Below are records; work out how many of their lines hold the string "States" and give that number alone.

== MATERIAL PROVIDED ==

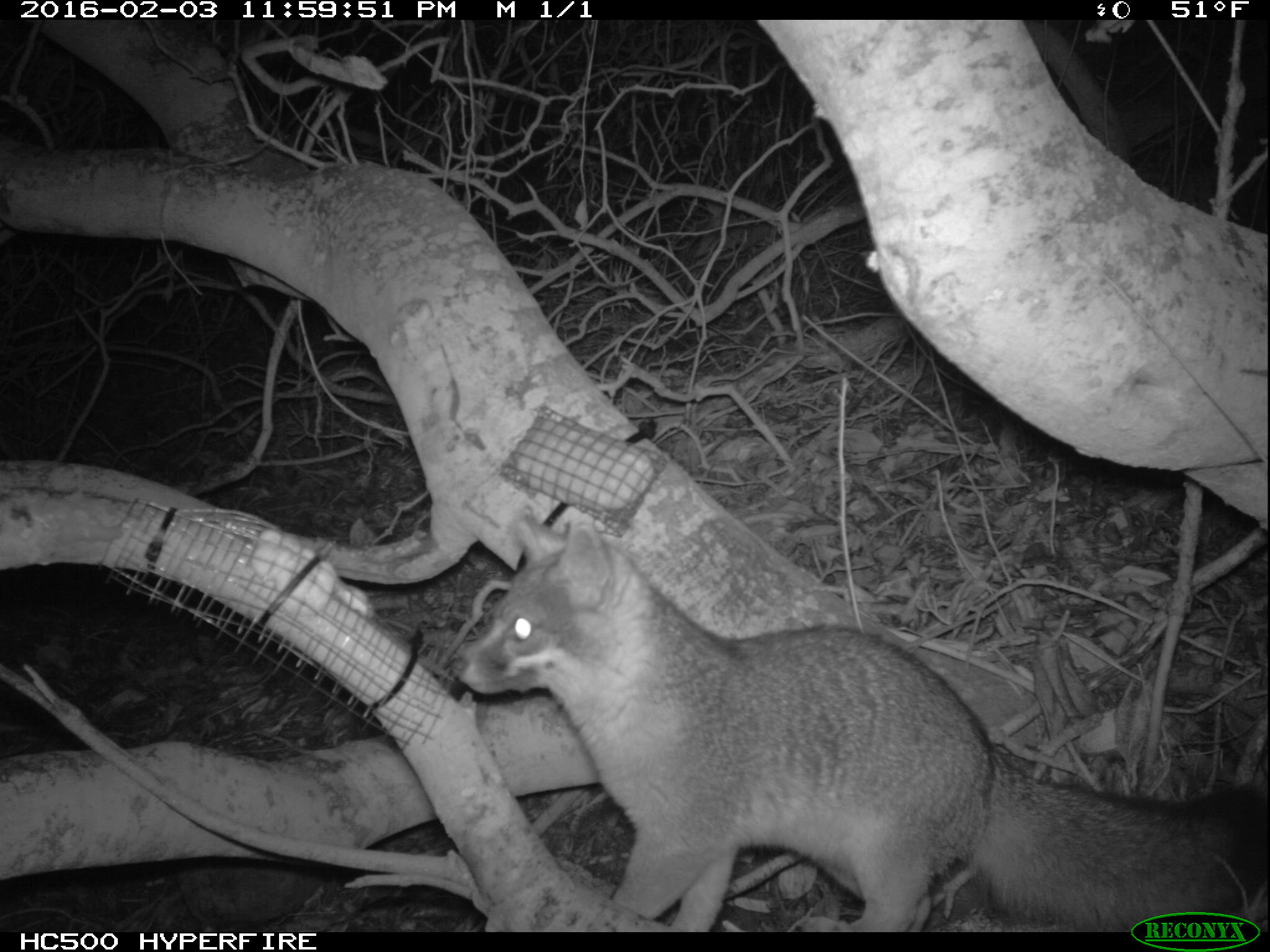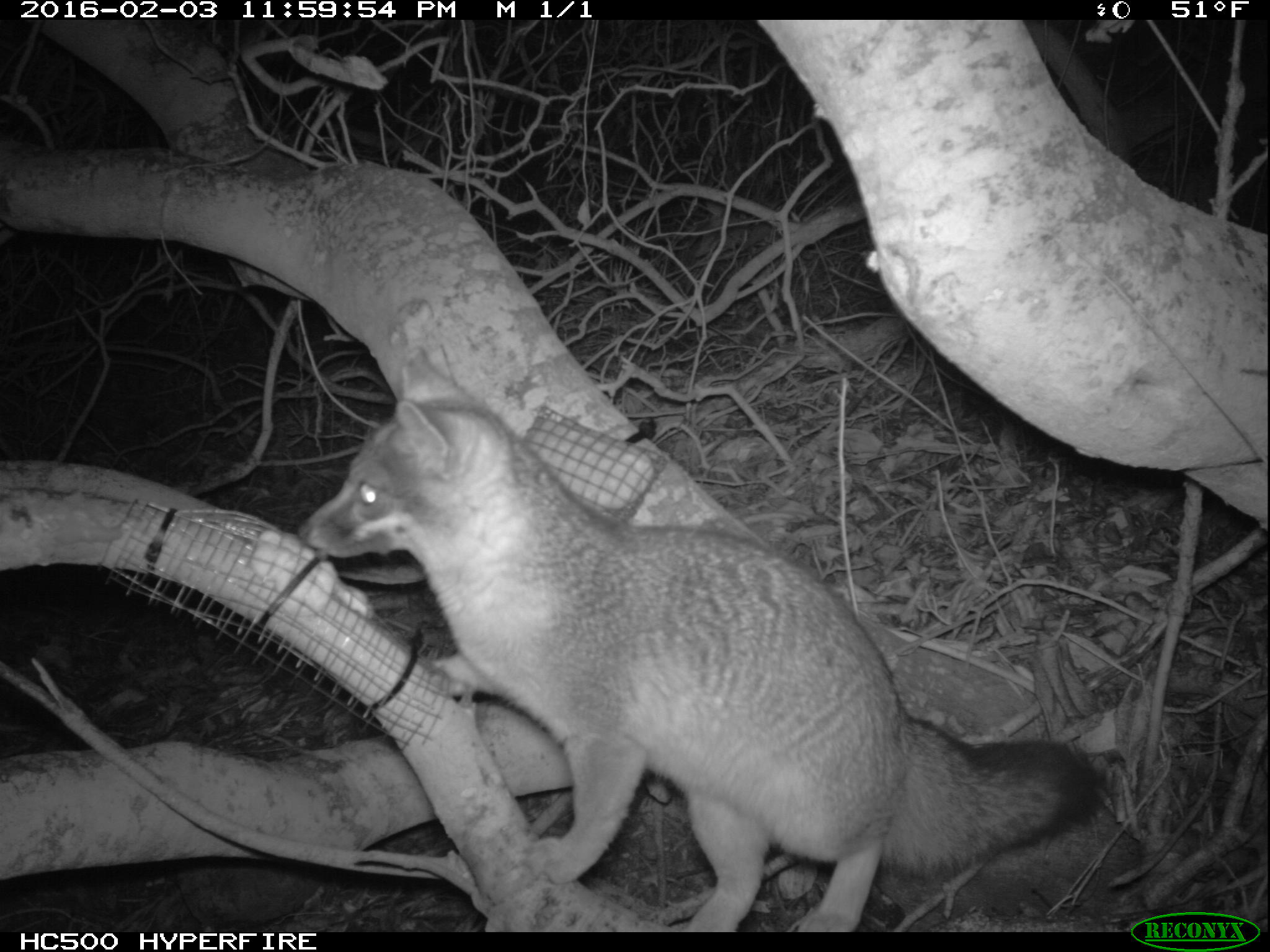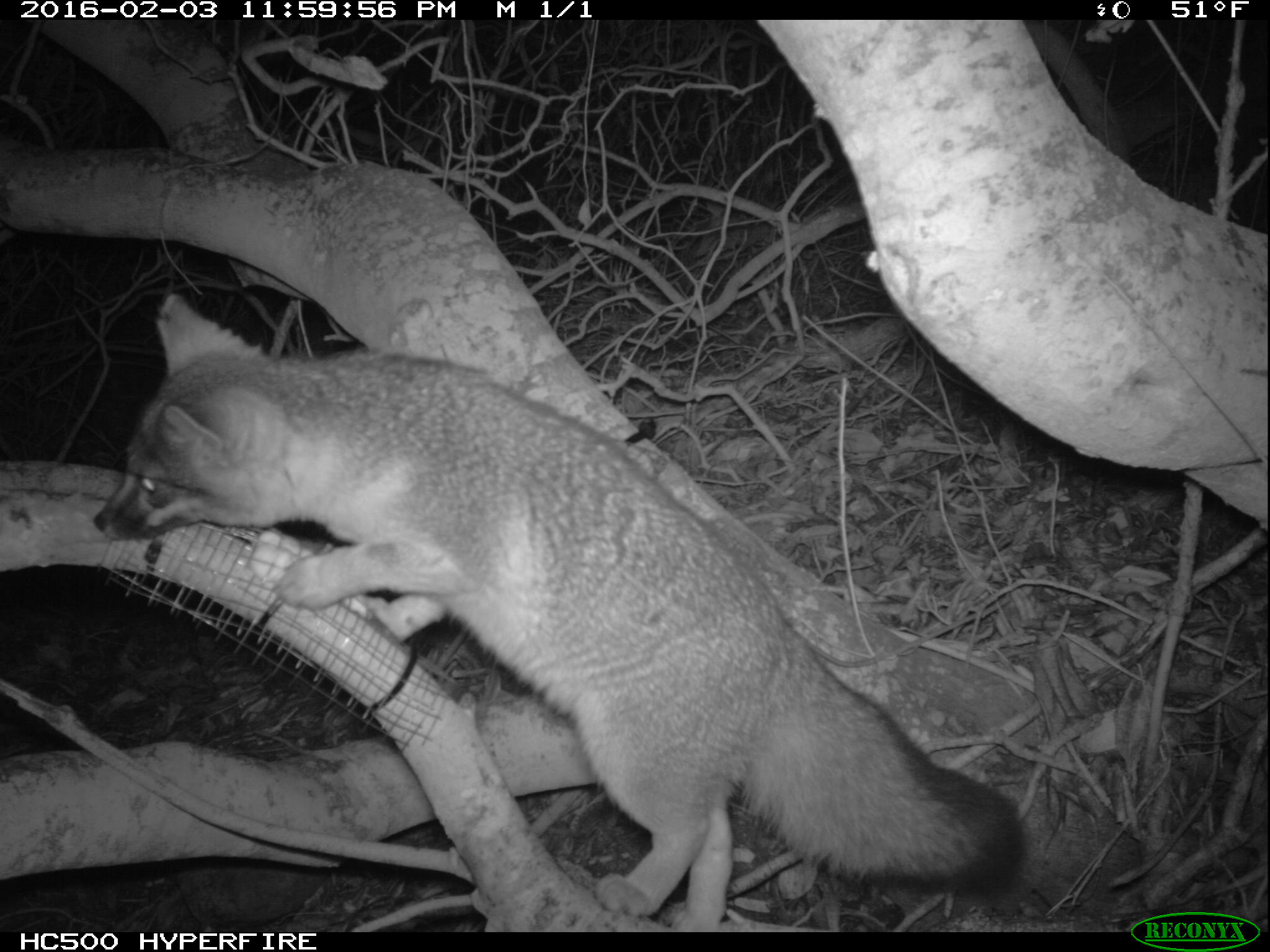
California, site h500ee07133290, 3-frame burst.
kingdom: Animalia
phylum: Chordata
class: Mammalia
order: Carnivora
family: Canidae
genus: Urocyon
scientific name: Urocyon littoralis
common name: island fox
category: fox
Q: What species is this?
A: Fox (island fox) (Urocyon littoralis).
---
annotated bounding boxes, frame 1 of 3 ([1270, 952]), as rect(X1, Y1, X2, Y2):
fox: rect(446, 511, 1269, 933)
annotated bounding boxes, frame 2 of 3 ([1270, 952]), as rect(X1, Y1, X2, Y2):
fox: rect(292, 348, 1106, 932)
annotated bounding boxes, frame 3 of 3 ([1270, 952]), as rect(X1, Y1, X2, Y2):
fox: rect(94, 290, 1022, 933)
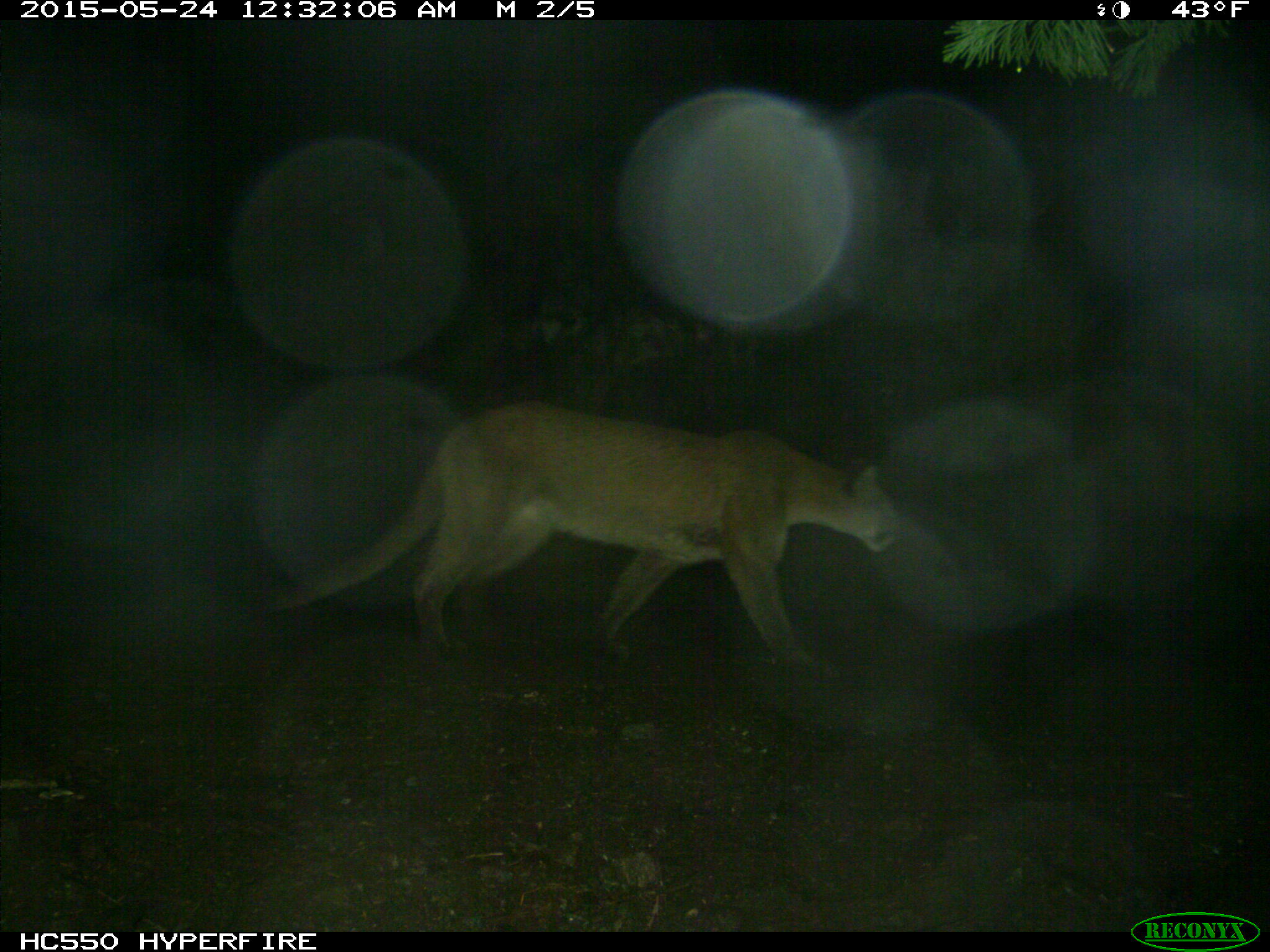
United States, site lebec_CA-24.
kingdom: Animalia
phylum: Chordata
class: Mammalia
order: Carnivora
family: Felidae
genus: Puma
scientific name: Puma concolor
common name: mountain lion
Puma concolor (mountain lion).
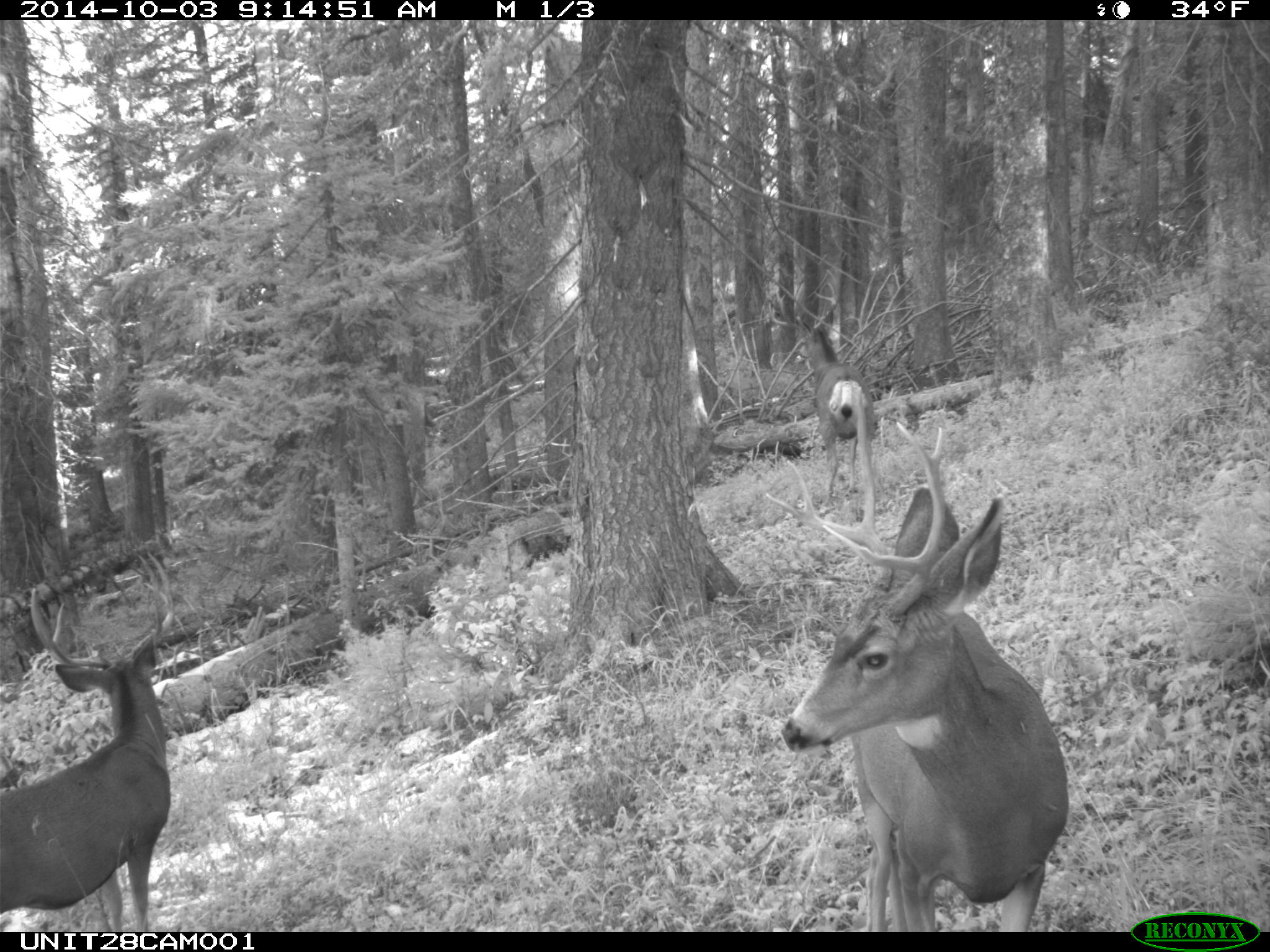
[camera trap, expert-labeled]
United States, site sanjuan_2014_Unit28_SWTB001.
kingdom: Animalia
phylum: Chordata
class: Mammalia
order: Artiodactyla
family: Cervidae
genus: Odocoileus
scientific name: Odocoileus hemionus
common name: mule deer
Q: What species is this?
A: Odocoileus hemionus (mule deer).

===

* **TASK RESULT**:
2